È in tale contesto che, nei territori rurali industrializzati e nelle città traboccate nelle campagne circostanti, nascono nuove forme di ruralità. S’interrompe l’esodo dalle campagne e si registra una lenta inversione di tendenza. All’esodo rurale incomincia a subentrare l’esodo urbano. I figli e i nipoti di chi era fuggito nei decenni precedenti dalle campagne alla ricerca di condizioni socio-economiche più appaganti scoprono che, a ricreare alcuni aspetti della società tradizionale fuori del suo contesto di miseria, le cose potrebbero andare meglio. Si affermano così stili di vita che integrano gli aspetti irrinunciabili della condizione urbana, dalla fruizione più facile delle diverse forme della conoscenza e della cultura all’adozione di modelli di abitabilità rispettosi della privacy, con le opportunità che solo i territori rurali sono in grado di offrire. Una nuova agricoltura silenziosamente introduce un correttivo di civiltà. In una globalizzazione che pare aver smarrito il senso del luogo, riemerge un’agricoltura di servizi che pochi riescono a scorgere e a valutare nel suo significato più autentico. Un’agricoltura di comunità che incrocia inediti filoni culturali e operativi presenti nei servizi sociali e sociosanitari: quelli che guardano con approccio critico e riflessivo al vecchio Stato sociale che si va decomponendo. Un’agricoltura sociale che ricostruisce territori e comunità, sperimenta nuovi modelli di welfare, promuove inserimenti socio-lavorativi di persone svantaggiate in contesti non assistenzialistici ma produttivi.

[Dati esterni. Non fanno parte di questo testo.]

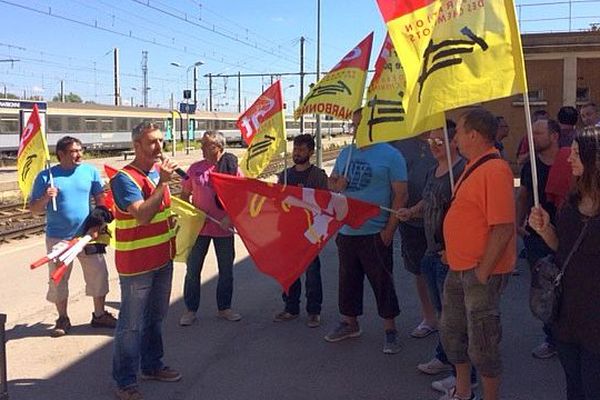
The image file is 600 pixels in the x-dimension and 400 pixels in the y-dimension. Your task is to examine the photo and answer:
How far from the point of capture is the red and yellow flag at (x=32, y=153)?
20.2ft

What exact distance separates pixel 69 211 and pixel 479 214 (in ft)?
12.2

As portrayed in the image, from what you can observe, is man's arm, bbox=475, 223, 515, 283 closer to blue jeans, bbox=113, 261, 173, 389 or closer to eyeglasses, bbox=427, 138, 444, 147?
eyeglasses, bbox=427, 138, 444, 147

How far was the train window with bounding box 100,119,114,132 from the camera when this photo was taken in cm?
3800

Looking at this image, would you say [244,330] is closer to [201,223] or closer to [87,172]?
[201,223]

Un’agricoltura civile che reintroduce nello scambio economico il mutuo aiuto e la reciprocità delle relazioni interpersonali.

La recente Enciclica “Laudato sì” di papa Francesco torna diffusamente a parlare della crisi ecologica e delle ipotesi di soluzione in campo allo scopo di assumere i migliori frutti della ricerca scientifica oggi disponibile: inquinamento, rifiuti, cultura dello scarto, cambiamenti climatici, acqua, perdita di biodiversità, deterioramento della qualità della vita e della mobilità nelle città sono i temi affrontati. E nell’individuare la causa di fondo di tali problemi punta il dito sulla condizione di isolamento in cui oggi si trova l’individuo e la continua erosione delle relazioni interpersonali come esiti diretti del modello di sviluppo economico. Un modello fondato sull’idea della crescita illimitata e delle innovazioni tecnologiche introdotte non più introdotte mediante un’osmosi tra conoscenza scientifica e saperi esperienziali.

Nella cultura contadina è presente da un tempo immemorabile l’idea che la terra in determinate condizioni “si stanchi”. Ora, l’idea di stanchezza attiene ad un organismo vivente e il fatto che i contadini abbiano sempre associato questa condizione anche alla terra per rispettarne il decorso è la prova di un profondo senso di responsabilità da essi manifestato nei confronti di questo bene. Il momento in cui avviene la rottura tra la conoscenza scientifica e la cultura agricola esperienziale e, dunque, dell’equilibrio tra visione produttivistica dell’attività agricola e visione conservativa delle risorse ambientali va collocata dagli anni Sessanta in poi. E coincide con il venir meno progressivamente di un impegno pubblico nella trasmissione del progresso tecnico e, più complessivamente, nelle politiche territoriali che guardano non solo al sostegno agli investimenti ma anche alle attività educative e di crescita culturale.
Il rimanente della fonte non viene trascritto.